## ACTION ITEM
Whenever a line of the listing contains the string "California", return that line.

SUPPLIED DATA Block Start

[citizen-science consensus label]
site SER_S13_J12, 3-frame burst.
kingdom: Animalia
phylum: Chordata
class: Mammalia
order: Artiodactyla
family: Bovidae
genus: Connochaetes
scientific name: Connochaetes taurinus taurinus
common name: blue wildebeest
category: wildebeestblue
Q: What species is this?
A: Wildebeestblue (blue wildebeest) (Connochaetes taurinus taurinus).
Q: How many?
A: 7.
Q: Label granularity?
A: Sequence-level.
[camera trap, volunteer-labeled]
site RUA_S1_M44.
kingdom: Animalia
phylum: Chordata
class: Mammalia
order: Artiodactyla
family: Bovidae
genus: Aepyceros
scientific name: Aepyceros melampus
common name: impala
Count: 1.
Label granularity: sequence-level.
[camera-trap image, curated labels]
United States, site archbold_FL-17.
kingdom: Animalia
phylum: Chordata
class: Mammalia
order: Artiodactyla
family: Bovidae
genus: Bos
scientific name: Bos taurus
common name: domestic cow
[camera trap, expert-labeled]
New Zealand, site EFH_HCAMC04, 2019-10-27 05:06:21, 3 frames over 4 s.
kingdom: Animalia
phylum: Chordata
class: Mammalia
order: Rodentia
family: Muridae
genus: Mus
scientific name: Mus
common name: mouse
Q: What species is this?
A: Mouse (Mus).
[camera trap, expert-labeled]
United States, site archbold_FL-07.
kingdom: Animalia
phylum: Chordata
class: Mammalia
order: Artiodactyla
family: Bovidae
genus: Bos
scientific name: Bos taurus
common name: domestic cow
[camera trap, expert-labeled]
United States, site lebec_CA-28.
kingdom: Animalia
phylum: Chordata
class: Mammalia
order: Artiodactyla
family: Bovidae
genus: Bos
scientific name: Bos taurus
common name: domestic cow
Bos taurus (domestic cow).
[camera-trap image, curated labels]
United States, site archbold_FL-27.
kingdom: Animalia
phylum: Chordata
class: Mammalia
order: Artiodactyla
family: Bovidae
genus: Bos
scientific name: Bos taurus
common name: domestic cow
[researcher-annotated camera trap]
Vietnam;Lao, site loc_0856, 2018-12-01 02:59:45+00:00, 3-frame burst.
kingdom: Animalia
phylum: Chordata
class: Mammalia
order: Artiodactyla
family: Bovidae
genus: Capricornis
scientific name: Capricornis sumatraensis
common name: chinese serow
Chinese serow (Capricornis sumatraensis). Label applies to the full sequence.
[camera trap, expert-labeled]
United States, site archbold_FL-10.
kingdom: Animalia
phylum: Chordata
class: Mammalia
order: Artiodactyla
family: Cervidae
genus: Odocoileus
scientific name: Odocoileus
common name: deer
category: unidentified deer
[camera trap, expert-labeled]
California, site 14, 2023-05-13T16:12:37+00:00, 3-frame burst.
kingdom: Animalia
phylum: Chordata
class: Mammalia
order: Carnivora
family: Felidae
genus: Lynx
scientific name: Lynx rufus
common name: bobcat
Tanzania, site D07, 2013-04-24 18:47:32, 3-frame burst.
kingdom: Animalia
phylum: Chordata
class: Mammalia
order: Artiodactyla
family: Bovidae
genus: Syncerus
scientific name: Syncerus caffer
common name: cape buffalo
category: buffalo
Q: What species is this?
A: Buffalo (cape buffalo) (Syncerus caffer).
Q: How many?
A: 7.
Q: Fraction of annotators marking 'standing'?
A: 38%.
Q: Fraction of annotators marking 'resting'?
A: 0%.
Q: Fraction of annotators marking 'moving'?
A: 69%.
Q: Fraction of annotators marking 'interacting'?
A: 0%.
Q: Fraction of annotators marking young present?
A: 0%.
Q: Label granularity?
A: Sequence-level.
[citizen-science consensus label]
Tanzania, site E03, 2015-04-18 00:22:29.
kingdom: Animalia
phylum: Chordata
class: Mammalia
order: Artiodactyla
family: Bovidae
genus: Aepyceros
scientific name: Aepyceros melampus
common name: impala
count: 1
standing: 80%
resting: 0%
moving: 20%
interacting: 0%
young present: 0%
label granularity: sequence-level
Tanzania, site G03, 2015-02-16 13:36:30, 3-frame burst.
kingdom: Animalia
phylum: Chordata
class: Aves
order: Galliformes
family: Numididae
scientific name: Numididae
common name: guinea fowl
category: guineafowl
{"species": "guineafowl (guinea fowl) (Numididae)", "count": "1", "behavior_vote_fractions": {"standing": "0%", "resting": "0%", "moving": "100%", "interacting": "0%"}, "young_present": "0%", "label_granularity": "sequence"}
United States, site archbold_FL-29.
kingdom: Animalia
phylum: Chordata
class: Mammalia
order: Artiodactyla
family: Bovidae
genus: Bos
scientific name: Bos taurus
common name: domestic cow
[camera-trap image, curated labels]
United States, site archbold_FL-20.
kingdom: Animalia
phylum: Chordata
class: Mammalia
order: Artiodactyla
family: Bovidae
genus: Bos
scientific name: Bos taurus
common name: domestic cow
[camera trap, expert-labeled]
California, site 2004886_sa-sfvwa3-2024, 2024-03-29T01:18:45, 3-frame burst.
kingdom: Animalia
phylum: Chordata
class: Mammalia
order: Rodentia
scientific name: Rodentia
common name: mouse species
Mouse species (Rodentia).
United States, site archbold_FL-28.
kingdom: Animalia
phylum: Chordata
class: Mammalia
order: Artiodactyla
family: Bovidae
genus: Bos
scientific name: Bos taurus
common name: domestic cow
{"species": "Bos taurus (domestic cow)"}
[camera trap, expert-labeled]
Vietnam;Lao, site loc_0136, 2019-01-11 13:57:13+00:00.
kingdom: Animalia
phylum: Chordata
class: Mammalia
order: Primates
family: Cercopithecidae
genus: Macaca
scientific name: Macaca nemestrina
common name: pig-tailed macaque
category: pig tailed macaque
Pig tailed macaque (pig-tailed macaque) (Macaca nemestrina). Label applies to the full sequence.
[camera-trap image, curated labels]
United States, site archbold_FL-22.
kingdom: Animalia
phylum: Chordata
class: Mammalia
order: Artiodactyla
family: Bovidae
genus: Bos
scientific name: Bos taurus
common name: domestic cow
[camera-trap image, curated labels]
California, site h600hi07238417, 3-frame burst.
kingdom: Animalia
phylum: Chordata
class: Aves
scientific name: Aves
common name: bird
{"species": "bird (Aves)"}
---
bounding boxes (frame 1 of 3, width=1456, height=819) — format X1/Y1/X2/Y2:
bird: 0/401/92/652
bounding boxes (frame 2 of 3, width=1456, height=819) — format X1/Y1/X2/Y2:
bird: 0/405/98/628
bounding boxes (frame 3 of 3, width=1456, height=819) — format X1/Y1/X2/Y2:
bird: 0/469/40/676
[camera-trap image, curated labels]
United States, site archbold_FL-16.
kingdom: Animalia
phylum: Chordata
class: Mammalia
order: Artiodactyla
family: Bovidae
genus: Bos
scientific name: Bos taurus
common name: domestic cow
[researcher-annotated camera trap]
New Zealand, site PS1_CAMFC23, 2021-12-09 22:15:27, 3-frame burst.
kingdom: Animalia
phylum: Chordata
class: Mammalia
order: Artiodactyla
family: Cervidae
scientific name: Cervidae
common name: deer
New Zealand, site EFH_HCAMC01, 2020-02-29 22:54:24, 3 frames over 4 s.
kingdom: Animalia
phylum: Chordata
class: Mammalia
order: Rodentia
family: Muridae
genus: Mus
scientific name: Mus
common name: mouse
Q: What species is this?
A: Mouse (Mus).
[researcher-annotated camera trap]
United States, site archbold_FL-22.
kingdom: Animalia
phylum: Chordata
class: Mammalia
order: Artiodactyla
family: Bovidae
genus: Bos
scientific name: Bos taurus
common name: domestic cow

SUPPLIED DATA Block End

## OUTPUT OF THE EXERCISE
California, site 14, 2023-05-13T16:12:37+00:00, 3-frame burst.
California, site 2004886_sa-sfvwa3-2024, 2024-03-29T01:18:45, 3-frame burst.
California, site h600hi07238417, 3-frame burst.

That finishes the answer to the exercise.